◆ **YOUR INSTRUCTIONS**: Go through the listing and repeat each entry exactly, but include no pictures.
────────────────────
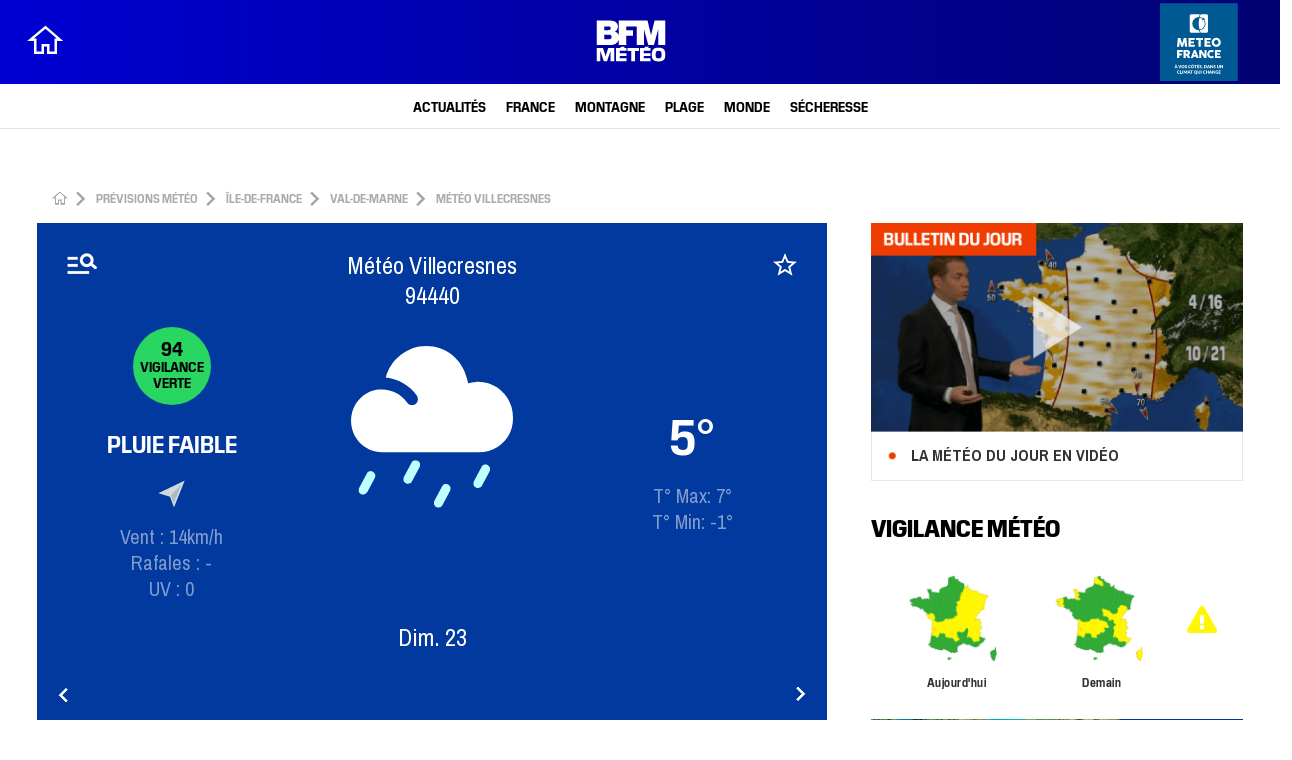

--- FILE ---
content_type: text/html; charset=utf-8
request_url: https://www.google.com/recaptcha/api2/aframe
body_size: 268
content:
<!DOCTYPE HTML><html><head><meta http-equiv="content-type" content="text/html; charset=UTF-8"></head><body><script nonce="QT7_E12OtVMII-9vGCl06w">/** Anti-fraud and anti-abuse applications only. See google.com/recaptcha */ try{var clients={'sodar':'https://pagead2.googlesyndication.com/pagead/sodar?'};window.addEventListener("message",function(a){try{if(a.source===window.parent){var b=JSON.parse(a.data);var c=clients[b['id']];if(c){var d=document.createElement('img');d.src=c+b['params']+'&rc='+(localStorage.getItem("rc::a")?sessionStorage.getItem("rc::b"):"");window.document.body.appendChild(d);sessionStorage.setItem("rc::e",parseInt(sessionStorage.getItem("rc::e")||0)+1);localStorage.setItem("rc::h",'1763914750544');}}}catch(b){}});window.parent.postMessage("_grecaptcha_ready", "*");}catch(b){}</script></body></html>

--- FILE ---
content_type: image/svg+xml
request_url: https://meteo.bfmtv.com/themes/custom/meteofrance/assets_bfmtv/images/BFMTV.svg
body_size: 241
content:
<svg enable-background="new 0 0 84 84" viewBox="0 0 84 84" xmlns="http://www.w3.org/2000/svg"><path d="m0 0h84v84h-84z" fill="none"/><g fill="#fff"><path d="m17.9 32.2h-4.8v-4.9h5.1c1.9 0 2.8.8 2.8 2.4.1 1.9-1.4 2.5-3.1 2.5m-4.8-13.9h4.3c1.7 0 2.8.5 2.8 1.8 0 1.7-1.1 2.2-2.8 2.2h-4.3zm54.3-6.3-3.8 15.5h-.1l-3.7-15.5h-31.1v15.5c-.8-2-2.4-3.1-4.1-3.7 2-1.1 3.3-2.5 3.3-5.2s-1.5-6.6-8.4-6.6h-14.5v26.4h15c3.8 0 7.4-1.8 8.7-5.3v5.3h8.1v-10.1h7.4v-6.1h-7.4v-4h11.4v20.1h7.7v-16.8h.1l4.6 16.9h6.1l4.6-16.9h.1v16.9h7.6v-26.4z"/><path d="m57.3 41.4-4.9 18.6h-.1l-5-18.6h-31.2v7.8h7.7v22.7h9.4v-22.7h6.9l6.8 22.7h10.6l9.5-30.5z"/><path d="m65.6 63h8.9v8.9h-8.9z"/></g></svg>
────────────────────
◆ **RESULT**:
--- FILE ---
content_type: text/html; charset=utf-8
request_url: https://www.google.com/recaptcha/api2/aframe
body_size: 268
content:
<!DOCTYPE HTML><html><head><meta http-equiv="content-type" content="text/html; charset=UTF-8"></head><body><script nonce="QT7_E12OtVMII-9vGCl06w">/** Anti-fraud and anti-abuse applications only. See google.com/recaptcha */ try{var clients={'sodar':'https://pagead2.googlesyndication.com/pagead/sodar?'};window.addEventListener("message",function(a){try{if(a.source===window.parent){var b=JSON.parse(a.data);var c=clients[b['id']];if(c){var d=document.createElement('img');d.src=c+b['params']+'&rc='+(localStorage.getItem("rc::a")?sessionStorage.getItem("rc::b"):"");window.document.body.appendChild(d);sessionStorage.setItem("rc::e",parseInt(sessionStorage.getItem("rc::e")||0)+1);localStorage.setItem("rc::h",'1763914750544');}}}catch(b){}});window.parent.postMessage("_grecaptcha_ready", "*");}catch(b){}</script></body></html>

--- FILE ---
content_type: image/svg+xml
request_url: https://meteo.bfmtv.com/themes/custom/meteofrance/assets_bfmtv/images/BFMTV.svg
body_size: 241
content:
<svg enable-background="new 0 0 84 84" viewBox="0 0 84 84" xmlns="http://www.w3.org/2000/svg"><path d="m0 0h84v84h-84z" fill="none"/><g fill="#fff"><path d="m17.9 32.2h-4.8v-4.9h5.1c1.9 0 2.8.8 2.8 2.4.1 1.9-1.4 2.5-3.1 2.5m-4.8-13.9h4.3c1.7 0 2.8.5 2.8 1.8 0 1.7-1.1 2.2-2.8 2.2h-4.3zm54.3-6.3-3.8 15.5h-.1l-3.7-15.5h-31.1v15.5c-.8-2-2.4-3.1-4.1-3.7 2-1.1 3.3-2.5 3.3-5.2s-1.5-6.6-8.4-6.6h-14.5v26.4h15c3.8 0 7.4-1.8 8.7-5.3v5.3h8.1v-10.1h7.4v-6.1h-7.4v-4h11.4v20.1h7.7v-16.8h.1l4.6 16.9h6.1l4.6-16.9h.1v16.9h7.6v-26.4z"/><path d="m57.3 41.4-4.9 18.6h-.1l-5-18.6h-31.2v7.8h7.7v22.7h9.4v-22.7h6.9l6.8 22.7h10.6l9.5-30.5z"/><path d="m65.6 63h8.9v8.9h-8.9z"/></g></svg>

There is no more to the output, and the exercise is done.